The information from the parameter evaluator unit and the parameter fetch unit is mapped by a mapping unit 915 for a discovered process. The mapping unit has the ground truth for a process. The contribution is evaluated for a discovered process. If the contribution is maximum, then the other factors like action points and parameters are fetched accordingly and suggestions are provided. The action points are fetched from the discovered process flow unit, and the parameters are fetched from the parameter fetch unit. If the contribution is minimum, the process stops.

From a user, the domain and KPIs are collected by the system, the information related to KPIs serves as a precursor for the sentiment analyzer unit 920. The sentiment analyzer unit collects the facts or sentiments and forwards the same to an amplitude unit 922. Next, the time frame is fetched from the user, whether the user wants to analyze the process currently or the process has to be analyzed in the future. For the present case, the performance is visualized with the help of a visualization unit 925 and for the future case the information is passed to the amplitude unit. For the future case, the performance is visualized using the visualization unit.
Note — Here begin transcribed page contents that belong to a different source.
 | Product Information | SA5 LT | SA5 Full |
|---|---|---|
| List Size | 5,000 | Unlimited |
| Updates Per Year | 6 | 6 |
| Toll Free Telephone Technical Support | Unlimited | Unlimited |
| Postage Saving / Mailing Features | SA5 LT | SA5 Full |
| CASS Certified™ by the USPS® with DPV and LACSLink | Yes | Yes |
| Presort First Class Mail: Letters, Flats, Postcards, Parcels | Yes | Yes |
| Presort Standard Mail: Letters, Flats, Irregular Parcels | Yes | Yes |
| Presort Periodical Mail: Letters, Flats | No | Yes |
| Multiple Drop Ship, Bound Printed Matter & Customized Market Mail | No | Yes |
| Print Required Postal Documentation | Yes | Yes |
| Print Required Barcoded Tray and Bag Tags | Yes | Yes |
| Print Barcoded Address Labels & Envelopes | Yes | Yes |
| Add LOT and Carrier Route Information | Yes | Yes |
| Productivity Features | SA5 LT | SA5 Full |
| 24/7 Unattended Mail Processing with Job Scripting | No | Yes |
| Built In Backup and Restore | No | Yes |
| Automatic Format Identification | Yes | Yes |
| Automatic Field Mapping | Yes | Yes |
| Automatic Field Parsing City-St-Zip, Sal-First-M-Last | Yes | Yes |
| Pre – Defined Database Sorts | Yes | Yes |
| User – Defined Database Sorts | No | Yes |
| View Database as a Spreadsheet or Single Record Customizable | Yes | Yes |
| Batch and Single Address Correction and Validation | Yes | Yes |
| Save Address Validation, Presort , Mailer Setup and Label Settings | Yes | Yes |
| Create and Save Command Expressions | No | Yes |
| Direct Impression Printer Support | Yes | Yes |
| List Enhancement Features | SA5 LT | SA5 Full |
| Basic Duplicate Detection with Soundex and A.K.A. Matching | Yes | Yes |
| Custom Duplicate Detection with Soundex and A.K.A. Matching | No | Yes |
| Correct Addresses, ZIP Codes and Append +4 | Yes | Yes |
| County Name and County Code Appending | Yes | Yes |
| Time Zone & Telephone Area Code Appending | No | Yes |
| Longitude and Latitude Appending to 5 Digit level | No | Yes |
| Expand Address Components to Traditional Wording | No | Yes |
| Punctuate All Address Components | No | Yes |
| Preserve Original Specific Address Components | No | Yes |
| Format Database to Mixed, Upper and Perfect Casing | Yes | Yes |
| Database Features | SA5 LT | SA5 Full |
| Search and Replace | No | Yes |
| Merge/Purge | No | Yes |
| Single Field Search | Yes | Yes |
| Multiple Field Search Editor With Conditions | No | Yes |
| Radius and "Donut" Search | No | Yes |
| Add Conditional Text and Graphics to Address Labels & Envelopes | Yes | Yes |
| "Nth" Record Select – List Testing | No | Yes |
The visualization unit depicts the process using some graphical charts or plots.

FIG. 10 is a flowchart 1000 depicting a method for software-product enhancement in accordance with one embodiment. The method converts event logs into simplified event logs using a user ID and a timestamp. The method supports modern business process notation models and types of data formats. The method also automatically captures and identifies desired factors for KPIs based on the hypothesis of desirability.

While the invention has been described with reference to specific embodiments thereof, it will be evident that various modifications and changes may be made thereto without departing from the broader spirit and scope of the invention. For example, features or aspects of any of the embodiments may be applied, at least where practicable, in combination with any other of the embodiments or in place of counterpart features or aspects thereof. Therefore, the spirit and scope of the appended claims should not be limited to the foregoing description. Only those claims specifically reciting “means for” or “step for” should be construed in the manner required under the sixth paragraph of 35 U.S.C. § 112.